# Carriage House Steel Garage Doors



## Rock8Reno (Mar 21, 2011)

I'm trying to figure out which brand to go with, it's difficult when local vendors only have literature of the different brands offered and not much on display. I'd like to see them in person before I make a decision.

Was originally considering Clopay until I saw one in person and saw the push in clips on the arched window veins that I didn't notice until I get closer, plus my opening is 6' 8.5" and a 6' 9" door would be a special size and an extra $325. A lot of the brands have the window sections (for instance arched windows) as one rectangular assembly that appears to snap into place, I don't care for that look. CHI supposedly has the whole top window section as one piece, which eliminates the snapped in look,and they offer a 6' 9" door as a standard size.

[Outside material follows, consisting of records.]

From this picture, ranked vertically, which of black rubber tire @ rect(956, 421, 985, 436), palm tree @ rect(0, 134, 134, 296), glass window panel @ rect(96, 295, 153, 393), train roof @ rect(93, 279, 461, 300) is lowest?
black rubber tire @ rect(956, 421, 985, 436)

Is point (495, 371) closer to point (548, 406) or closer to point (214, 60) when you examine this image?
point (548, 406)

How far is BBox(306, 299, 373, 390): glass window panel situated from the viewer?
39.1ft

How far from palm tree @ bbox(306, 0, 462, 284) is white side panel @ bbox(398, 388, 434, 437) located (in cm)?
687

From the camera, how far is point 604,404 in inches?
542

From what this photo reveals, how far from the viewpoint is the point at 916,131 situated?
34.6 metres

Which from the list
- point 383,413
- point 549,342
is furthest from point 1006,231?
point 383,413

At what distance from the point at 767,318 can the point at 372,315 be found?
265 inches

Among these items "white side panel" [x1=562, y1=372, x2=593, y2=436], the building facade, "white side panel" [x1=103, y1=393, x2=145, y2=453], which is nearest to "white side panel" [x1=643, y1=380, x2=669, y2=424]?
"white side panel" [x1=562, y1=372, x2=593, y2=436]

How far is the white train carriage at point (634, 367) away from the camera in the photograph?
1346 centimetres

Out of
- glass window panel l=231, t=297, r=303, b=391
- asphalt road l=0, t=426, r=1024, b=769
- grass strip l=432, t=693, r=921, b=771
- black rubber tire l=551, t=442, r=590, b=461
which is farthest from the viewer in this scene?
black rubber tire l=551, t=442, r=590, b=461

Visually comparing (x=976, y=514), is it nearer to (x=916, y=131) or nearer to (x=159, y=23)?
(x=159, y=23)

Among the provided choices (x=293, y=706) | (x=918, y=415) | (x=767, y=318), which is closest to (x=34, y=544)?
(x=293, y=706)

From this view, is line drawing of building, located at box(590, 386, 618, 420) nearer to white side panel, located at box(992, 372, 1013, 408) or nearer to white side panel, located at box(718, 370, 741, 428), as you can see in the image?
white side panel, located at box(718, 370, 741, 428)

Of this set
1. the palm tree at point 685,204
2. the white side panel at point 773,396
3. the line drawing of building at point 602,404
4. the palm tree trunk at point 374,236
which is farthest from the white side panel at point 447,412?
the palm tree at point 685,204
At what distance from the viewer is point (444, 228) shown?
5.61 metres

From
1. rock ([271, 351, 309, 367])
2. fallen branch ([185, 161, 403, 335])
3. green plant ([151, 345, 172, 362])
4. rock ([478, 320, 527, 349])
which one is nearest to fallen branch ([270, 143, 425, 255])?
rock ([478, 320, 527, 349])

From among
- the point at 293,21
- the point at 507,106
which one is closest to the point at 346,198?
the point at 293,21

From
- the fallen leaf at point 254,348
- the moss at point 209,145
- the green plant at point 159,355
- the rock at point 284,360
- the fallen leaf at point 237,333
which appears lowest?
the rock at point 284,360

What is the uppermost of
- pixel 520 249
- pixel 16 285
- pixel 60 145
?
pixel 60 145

Most of the garage door brands web sites have photoshopped photos of their doors added onto homes, they look so fake it's pathetic. If anyone has steel carriage house doors I'd appreciate actual pics and insight about the brand. I've googled this and have found a few pics (most are stock photos from the sites everyone seems to use).

Thanks


----------



## Just Bill (Dec 21, 2008)

Look for a Raynor dealer in your area, they have actual doors on display, and much better quality than big box.


----------



## Rock8Reno (Mar 21, 2011)

Thanks for the info, I'll look into them.


----------



## Rock8Reno (Mar 21, 2011)

Does anyone have or had experience with this type of garage door? I've looked at Clopay, Amarr, CHI and they're all about the same. What I prefer is when the top arched windows look like they are molded into the whole panel NOT SNAPPED IN (you should not see a rectangular shaped around an arched window). CHI is one of the only steel carriage doors that offers this.


----------